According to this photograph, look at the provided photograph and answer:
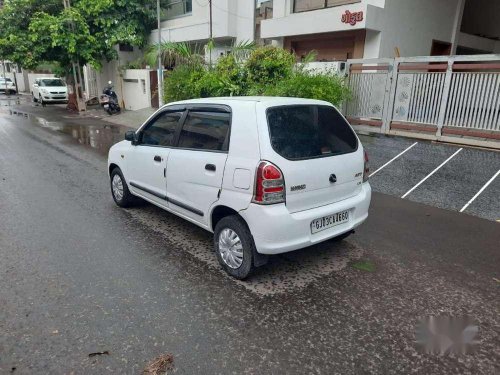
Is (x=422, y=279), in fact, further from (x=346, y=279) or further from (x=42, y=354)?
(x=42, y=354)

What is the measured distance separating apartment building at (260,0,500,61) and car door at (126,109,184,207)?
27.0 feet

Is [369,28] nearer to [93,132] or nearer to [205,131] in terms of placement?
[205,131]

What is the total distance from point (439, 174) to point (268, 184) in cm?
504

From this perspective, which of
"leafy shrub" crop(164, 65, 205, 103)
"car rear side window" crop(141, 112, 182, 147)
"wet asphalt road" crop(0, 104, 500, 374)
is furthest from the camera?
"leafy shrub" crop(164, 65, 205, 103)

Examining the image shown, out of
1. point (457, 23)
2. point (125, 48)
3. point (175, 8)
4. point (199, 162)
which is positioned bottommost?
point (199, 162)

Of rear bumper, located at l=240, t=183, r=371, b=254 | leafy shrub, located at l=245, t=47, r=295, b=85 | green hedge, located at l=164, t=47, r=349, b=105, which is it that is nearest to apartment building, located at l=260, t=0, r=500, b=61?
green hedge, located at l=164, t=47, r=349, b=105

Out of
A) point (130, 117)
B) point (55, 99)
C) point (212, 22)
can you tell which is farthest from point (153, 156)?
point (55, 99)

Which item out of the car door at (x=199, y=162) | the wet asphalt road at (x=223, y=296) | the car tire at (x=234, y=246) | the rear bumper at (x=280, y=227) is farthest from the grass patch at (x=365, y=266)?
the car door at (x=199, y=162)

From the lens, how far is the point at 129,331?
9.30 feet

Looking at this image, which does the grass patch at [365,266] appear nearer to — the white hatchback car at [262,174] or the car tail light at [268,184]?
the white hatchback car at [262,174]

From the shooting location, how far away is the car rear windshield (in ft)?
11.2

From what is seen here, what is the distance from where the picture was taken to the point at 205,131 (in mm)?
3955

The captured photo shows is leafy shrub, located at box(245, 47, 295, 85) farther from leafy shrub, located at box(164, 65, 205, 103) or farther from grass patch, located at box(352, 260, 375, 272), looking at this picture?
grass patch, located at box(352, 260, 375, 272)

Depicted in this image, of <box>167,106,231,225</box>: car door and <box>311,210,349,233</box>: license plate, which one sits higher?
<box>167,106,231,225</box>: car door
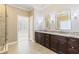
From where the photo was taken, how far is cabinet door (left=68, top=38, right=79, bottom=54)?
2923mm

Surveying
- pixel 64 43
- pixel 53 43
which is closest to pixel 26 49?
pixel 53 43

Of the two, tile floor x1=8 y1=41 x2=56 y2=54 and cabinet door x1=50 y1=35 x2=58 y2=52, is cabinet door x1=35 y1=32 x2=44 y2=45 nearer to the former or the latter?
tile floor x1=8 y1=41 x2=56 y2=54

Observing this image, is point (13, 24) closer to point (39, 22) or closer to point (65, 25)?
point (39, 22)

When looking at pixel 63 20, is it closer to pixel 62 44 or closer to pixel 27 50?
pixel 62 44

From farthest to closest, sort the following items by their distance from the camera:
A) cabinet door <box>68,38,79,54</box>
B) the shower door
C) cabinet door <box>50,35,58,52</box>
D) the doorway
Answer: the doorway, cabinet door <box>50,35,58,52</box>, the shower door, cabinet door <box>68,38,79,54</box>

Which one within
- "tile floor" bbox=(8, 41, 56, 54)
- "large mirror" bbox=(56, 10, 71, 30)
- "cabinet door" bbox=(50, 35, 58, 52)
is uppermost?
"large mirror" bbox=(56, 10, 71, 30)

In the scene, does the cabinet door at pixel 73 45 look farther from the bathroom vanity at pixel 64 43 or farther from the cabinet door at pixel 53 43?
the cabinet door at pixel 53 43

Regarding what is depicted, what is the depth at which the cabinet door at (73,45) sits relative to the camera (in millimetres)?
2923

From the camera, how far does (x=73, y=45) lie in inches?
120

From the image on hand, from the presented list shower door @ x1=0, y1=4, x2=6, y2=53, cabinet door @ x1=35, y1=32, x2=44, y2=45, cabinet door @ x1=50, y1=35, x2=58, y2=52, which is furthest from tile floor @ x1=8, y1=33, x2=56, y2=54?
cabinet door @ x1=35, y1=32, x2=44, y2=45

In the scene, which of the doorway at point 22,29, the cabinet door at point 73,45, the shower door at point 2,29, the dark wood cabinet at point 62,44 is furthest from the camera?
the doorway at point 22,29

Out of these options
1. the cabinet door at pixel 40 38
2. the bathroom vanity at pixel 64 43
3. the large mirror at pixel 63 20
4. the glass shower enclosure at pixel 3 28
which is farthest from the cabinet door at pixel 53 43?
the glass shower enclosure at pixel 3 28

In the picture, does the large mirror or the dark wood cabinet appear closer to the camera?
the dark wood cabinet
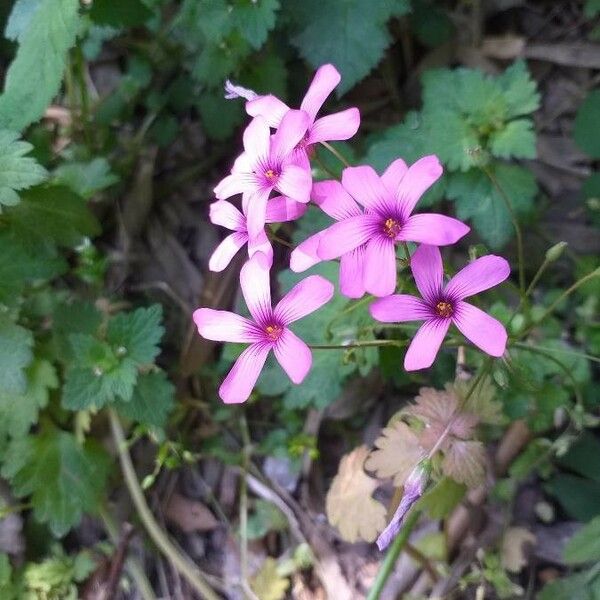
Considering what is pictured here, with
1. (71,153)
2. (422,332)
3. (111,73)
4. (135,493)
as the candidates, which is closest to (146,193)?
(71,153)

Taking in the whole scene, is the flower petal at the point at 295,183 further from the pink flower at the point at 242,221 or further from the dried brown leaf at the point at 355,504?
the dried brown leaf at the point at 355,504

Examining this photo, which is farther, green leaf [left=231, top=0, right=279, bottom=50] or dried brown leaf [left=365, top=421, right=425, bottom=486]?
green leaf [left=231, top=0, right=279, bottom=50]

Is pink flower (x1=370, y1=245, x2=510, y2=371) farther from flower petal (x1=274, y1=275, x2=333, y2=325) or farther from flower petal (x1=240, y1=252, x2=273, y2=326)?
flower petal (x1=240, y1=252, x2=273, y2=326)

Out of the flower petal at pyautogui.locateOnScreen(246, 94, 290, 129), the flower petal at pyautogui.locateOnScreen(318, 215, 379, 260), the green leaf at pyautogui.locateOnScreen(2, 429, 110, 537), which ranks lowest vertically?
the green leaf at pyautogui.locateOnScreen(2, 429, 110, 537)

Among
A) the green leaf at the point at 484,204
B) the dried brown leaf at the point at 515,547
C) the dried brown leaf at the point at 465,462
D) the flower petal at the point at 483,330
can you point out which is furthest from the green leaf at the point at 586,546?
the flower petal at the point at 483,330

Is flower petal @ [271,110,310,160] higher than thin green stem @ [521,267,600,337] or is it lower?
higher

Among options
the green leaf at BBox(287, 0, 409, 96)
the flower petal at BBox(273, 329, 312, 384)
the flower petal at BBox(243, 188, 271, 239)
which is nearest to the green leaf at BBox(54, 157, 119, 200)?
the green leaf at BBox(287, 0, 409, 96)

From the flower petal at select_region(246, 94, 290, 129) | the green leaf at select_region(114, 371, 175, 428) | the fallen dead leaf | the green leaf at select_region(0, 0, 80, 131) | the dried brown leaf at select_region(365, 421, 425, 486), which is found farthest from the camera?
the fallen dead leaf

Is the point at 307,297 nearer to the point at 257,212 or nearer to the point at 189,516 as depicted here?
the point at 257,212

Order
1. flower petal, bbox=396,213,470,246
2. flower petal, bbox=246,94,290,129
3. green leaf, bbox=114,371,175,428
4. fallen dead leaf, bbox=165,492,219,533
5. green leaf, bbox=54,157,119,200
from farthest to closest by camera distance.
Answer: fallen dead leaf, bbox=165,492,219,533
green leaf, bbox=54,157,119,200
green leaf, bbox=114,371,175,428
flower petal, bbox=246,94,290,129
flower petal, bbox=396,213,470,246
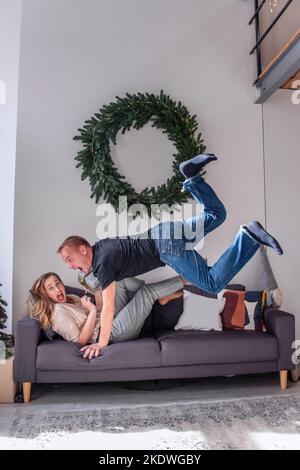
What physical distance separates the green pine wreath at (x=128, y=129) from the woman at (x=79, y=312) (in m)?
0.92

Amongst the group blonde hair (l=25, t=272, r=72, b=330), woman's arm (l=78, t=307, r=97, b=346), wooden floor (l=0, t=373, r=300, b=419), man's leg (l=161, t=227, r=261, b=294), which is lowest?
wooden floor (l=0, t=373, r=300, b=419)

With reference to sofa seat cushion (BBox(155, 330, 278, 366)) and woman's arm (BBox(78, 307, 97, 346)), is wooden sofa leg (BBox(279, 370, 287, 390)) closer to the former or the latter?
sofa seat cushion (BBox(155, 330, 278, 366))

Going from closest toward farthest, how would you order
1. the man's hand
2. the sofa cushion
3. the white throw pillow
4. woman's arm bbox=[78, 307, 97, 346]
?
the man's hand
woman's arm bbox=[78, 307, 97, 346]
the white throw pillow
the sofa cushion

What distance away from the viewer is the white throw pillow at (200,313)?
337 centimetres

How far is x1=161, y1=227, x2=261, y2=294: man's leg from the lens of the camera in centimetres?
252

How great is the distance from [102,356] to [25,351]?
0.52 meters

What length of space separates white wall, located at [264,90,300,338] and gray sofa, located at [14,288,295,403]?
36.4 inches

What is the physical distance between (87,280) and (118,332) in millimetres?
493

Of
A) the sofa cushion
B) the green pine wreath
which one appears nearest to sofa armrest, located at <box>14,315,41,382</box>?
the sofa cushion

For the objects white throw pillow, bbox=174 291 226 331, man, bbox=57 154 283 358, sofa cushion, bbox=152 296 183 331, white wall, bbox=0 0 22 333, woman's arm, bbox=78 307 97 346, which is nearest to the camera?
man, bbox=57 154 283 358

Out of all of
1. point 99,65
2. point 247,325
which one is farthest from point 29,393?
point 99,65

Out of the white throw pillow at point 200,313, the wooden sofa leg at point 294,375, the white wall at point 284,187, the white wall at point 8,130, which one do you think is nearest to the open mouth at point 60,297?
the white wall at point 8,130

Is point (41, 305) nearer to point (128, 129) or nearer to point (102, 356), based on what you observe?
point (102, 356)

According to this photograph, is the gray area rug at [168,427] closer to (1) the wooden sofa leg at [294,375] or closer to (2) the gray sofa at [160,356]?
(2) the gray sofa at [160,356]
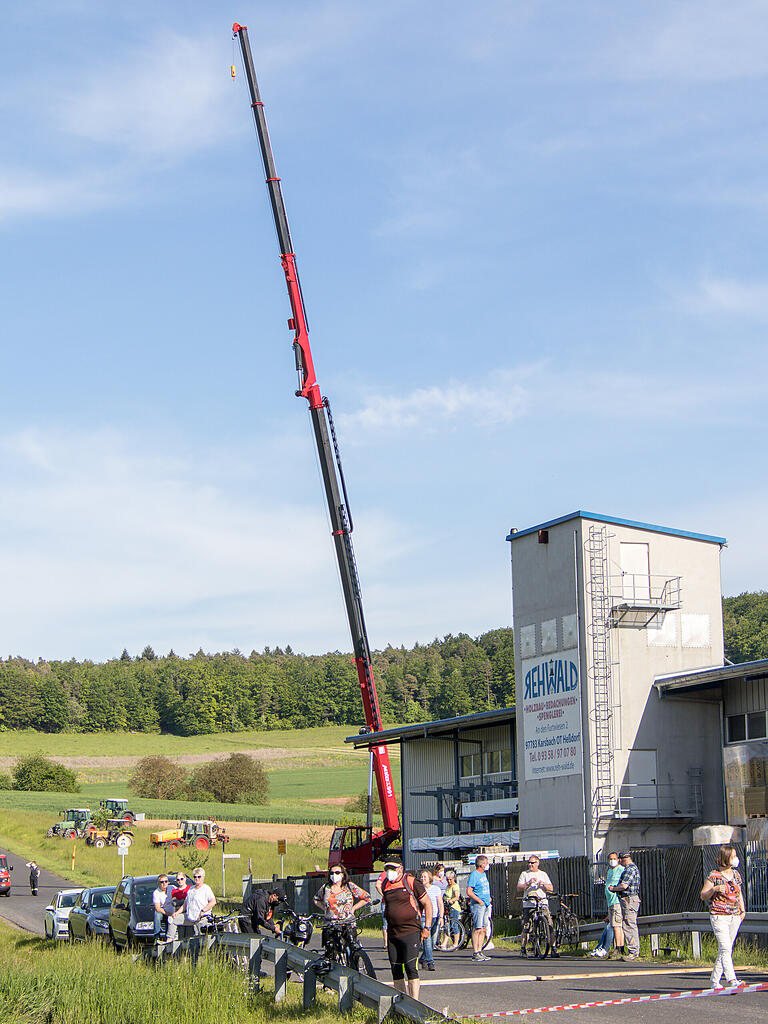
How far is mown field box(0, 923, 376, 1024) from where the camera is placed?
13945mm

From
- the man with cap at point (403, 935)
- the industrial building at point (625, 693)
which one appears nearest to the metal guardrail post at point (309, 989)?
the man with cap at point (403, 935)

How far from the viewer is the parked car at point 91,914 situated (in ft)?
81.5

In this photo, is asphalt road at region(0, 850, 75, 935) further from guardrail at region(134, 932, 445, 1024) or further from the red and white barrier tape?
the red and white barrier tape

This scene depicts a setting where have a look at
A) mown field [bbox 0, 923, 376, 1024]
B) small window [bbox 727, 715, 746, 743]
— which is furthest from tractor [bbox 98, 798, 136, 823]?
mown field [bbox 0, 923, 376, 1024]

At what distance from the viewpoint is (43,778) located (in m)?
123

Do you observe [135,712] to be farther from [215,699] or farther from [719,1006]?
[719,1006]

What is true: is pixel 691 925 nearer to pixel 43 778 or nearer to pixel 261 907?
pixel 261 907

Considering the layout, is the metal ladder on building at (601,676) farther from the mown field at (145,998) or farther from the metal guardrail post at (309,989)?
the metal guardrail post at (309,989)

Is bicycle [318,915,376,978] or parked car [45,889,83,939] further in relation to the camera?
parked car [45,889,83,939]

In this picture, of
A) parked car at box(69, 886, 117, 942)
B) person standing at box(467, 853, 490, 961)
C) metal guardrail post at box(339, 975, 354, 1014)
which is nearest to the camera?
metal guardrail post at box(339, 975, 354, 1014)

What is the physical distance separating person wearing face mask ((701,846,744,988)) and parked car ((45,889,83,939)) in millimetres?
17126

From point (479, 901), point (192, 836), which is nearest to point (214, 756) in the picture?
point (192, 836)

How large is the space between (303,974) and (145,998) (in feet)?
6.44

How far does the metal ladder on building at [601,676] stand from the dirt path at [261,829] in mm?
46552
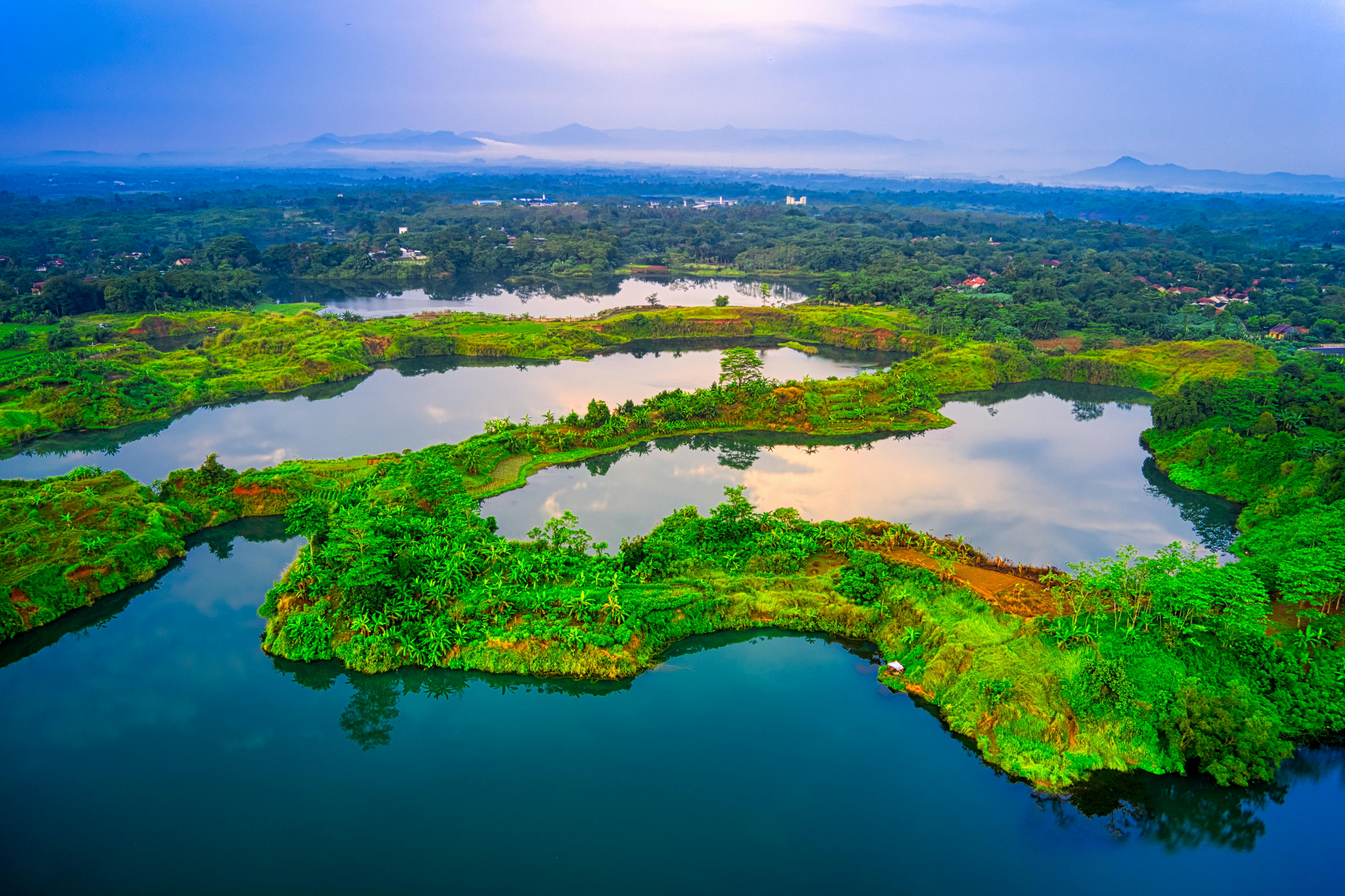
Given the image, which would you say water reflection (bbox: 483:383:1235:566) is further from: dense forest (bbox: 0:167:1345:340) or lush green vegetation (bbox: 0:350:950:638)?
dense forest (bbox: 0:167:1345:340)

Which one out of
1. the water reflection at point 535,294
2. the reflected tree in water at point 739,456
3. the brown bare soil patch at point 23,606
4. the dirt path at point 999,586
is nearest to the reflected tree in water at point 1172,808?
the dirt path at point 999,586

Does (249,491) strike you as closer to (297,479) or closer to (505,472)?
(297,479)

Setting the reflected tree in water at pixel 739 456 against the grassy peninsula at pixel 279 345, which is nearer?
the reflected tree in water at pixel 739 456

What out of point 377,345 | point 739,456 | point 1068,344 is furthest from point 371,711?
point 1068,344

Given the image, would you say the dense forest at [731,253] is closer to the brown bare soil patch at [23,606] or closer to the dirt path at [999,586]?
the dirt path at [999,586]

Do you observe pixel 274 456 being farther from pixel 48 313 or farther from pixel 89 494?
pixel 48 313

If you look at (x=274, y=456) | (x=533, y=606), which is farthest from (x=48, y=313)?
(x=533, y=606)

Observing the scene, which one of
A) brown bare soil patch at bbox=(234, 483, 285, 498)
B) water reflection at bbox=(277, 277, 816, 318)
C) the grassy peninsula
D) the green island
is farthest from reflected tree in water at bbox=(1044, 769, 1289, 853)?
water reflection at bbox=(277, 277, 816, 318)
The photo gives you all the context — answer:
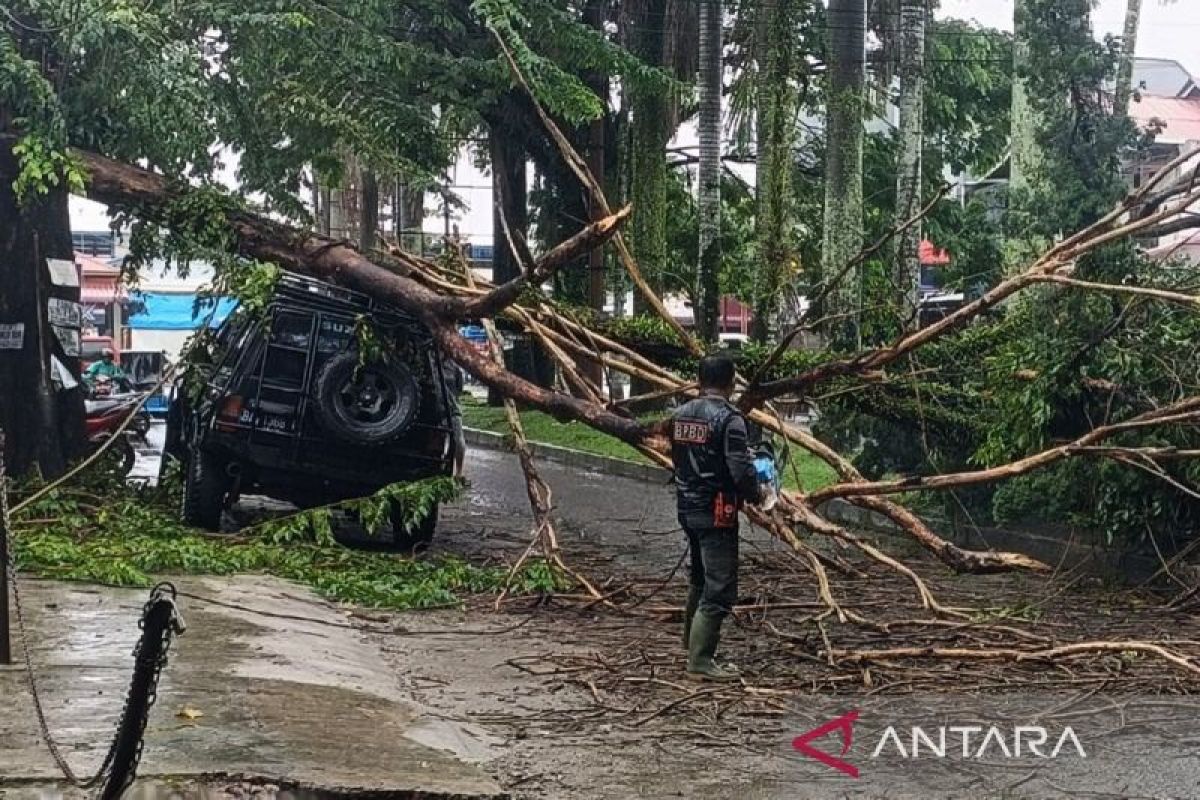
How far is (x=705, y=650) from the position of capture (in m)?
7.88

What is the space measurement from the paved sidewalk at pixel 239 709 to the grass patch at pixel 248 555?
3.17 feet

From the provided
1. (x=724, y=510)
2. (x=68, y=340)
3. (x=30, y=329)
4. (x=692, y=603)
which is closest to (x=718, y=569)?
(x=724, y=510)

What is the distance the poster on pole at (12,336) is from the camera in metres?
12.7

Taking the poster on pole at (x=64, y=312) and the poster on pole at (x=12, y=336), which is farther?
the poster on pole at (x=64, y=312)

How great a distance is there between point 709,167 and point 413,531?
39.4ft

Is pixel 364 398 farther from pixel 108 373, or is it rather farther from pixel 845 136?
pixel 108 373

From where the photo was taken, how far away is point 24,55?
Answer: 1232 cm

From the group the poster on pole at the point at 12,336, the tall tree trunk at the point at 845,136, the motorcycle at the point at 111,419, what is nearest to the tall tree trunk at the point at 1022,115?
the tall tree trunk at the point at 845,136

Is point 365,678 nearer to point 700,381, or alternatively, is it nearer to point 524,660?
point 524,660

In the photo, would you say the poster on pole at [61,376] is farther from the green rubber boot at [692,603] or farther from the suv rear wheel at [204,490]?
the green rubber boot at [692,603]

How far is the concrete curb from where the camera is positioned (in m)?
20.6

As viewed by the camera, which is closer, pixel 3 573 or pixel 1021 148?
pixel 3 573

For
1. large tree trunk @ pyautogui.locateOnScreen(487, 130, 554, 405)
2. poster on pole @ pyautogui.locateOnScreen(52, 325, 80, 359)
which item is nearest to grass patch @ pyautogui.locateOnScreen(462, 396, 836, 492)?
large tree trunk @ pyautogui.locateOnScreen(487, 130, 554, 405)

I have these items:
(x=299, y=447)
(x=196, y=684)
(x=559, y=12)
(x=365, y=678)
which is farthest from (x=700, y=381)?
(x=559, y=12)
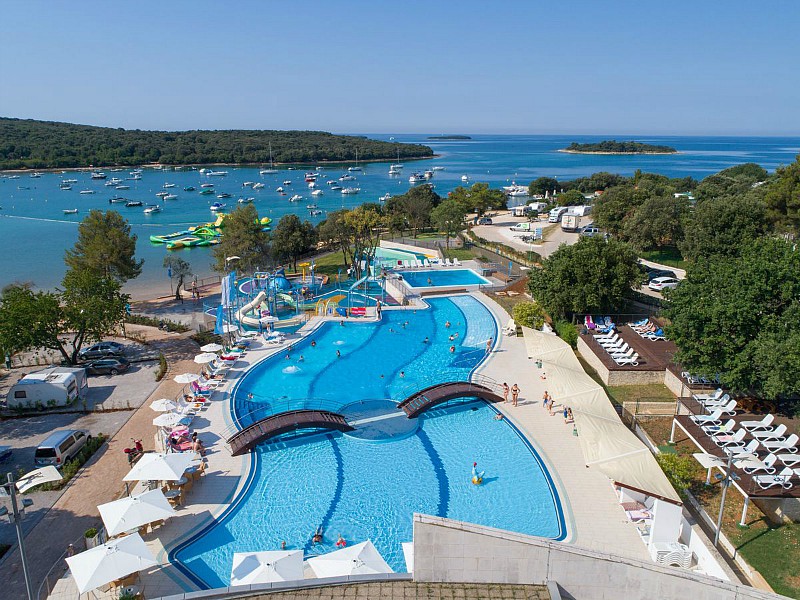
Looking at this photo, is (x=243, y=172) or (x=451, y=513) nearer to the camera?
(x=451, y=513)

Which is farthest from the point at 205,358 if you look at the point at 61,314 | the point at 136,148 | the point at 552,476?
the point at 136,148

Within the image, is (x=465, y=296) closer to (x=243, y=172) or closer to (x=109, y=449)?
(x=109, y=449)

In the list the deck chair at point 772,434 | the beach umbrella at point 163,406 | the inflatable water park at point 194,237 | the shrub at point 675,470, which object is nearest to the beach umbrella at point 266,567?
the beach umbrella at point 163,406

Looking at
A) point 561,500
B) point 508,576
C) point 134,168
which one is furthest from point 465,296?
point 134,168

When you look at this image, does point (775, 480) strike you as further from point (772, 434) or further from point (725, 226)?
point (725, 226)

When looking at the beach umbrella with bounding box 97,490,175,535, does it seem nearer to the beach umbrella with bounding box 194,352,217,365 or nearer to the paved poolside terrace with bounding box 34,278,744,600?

= GIVEN INSTRUCTION =
Only the lines from the one containing "When you look" to the end of the data should be printed, exactly as they stand.

= WRITTEN REPLY =
When you look at this image, does point (775, 480) strike you as further from point (772, 434) or further from point (725, 226)?
point (725, 226)

When looking at the beach umbrella with bounding box 97,490,175,535, does it seem nearer to the beach umbrella with bounding box 194,352,217,365 or nearer to the paved poolside terrace with bounding box 34,278,744,600?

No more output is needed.